The winner of Division I (non-high fenced ranches) was 27 year old, Adan “Bull” Alvarez, of Kingsville, Texas. Adan is a fifth generation working cowboy on the fabled King Ranch of South Texas. Reportedly, the King Ranch annually dedicated several thousand acres of the Ranch to a “King Ranch Employees Hunting Club”, whereby Ranch employees have exclusive hunting rights on those dedicated areas. It was on one such dedicated pasture of the Laurales Division of the King Ranch where Alvarez harvested a whitetail buck deer that appears to be the seventh highest, net scoring whitetail buck ever recorded in the Boone & Crockett Record Book from the state of Texas. Adan’s buck has a gross B & C score of 246 points and a net, non-typical score of 239 and 5/8ths. The buck was a typical 12-point frame, with seven abnormal points on each main beam, including matching “drop-tines”. The antlers also have almost 40 inches of circumference measurements.

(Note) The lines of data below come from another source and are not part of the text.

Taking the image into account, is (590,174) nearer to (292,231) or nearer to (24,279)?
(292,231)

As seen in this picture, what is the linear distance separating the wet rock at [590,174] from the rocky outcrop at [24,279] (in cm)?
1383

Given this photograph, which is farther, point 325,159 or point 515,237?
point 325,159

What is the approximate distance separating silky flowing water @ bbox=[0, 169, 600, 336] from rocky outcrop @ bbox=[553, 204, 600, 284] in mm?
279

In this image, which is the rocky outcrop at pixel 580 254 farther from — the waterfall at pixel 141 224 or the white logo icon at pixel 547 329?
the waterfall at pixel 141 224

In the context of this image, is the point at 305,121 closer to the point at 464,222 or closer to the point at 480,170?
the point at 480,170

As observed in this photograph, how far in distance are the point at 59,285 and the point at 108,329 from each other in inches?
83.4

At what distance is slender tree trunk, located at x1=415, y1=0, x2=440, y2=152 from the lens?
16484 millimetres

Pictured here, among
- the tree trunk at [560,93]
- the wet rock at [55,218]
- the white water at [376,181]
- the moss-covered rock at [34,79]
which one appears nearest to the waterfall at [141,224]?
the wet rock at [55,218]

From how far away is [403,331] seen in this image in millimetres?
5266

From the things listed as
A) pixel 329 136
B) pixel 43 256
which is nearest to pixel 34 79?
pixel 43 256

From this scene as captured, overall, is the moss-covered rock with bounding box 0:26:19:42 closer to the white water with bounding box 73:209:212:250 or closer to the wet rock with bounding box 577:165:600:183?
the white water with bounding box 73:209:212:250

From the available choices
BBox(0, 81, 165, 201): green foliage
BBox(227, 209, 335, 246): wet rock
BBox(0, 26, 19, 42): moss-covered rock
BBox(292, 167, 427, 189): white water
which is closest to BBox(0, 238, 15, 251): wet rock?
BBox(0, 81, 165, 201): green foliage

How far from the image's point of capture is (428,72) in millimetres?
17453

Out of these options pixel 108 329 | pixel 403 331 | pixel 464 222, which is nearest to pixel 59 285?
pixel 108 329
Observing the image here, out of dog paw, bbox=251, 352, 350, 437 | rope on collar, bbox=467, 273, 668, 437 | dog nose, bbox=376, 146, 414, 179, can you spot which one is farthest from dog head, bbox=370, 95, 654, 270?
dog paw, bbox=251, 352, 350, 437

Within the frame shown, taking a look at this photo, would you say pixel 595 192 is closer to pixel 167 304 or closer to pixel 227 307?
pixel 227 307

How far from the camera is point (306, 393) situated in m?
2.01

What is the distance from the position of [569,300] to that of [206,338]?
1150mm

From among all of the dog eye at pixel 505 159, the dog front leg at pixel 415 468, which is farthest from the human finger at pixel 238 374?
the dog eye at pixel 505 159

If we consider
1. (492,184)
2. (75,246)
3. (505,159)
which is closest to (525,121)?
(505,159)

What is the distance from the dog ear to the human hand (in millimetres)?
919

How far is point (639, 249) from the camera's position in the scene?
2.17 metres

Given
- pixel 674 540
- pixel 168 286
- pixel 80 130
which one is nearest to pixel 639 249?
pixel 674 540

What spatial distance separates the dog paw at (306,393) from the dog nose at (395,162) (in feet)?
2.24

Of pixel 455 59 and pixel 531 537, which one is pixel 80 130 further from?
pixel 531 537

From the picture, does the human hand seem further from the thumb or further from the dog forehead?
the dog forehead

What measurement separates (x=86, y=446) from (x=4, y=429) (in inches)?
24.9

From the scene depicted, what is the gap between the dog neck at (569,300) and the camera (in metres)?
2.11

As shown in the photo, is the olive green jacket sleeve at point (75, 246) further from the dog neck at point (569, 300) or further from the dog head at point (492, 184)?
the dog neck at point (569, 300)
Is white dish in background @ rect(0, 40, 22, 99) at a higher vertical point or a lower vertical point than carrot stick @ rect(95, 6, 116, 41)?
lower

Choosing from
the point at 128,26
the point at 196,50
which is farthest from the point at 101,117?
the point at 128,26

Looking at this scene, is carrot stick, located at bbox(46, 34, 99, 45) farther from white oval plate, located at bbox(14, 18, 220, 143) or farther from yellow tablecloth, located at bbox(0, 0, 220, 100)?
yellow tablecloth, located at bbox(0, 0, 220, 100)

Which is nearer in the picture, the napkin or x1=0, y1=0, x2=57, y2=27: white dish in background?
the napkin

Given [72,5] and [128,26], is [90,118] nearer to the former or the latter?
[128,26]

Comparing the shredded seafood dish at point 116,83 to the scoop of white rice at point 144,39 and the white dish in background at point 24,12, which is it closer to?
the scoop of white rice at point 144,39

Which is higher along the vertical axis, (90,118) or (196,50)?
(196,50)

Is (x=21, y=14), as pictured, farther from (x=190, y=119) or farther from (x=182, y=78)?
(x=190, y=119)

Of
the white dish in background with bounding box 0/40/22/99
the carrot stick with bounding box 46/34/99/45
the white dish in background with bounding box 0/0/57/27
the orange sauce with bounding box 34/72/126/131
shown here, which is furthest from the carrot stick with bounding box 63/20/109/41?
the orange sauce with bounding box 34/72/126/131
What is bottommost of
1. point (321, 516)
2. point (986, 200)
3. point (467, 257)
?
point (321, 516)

The winner of Division II (larger, high-fenced ranches) was Billy Tschirhart, of Castroville, Texas. Billy harvested his buck on a 5,000+ acre ranch in extreme northern, Duval County. Billy’s trophy was a gross B & C score of 216 points; however, since the antlers were still in velvet when measured for the Contest, a two percent “shrink” was deducted from the score, as per Los Cazadores Contest rules. Therefore, the official Contest score was 212 points. Billy’s trophy is a huge typical, 5 X 5 frame with one long, abnormal point growing off of each of the trophy’s G-3 points.
The top Mexico deer (Division III) was taken by Thomas Moy, Jr. of Karnes City, Texas. Thomas took his gross 192 and 7/8th B & C trophy in the Mexican state of Tamalipas. His trophy was a typical frame, 5 X 5 with 11 inches of extra, abnormal points.
Winner of the Archery Competition (Division IV) was Jack Brittingham, of Palestine, Texas. Jack took his gross 190 and 6/8ths B & C trophy in Dimmit County, Texas. Jack’s trophy has a typical 7 X 7 frame with eight, additional abnormal points. The trophy also had over 38 inches of circumference measurements.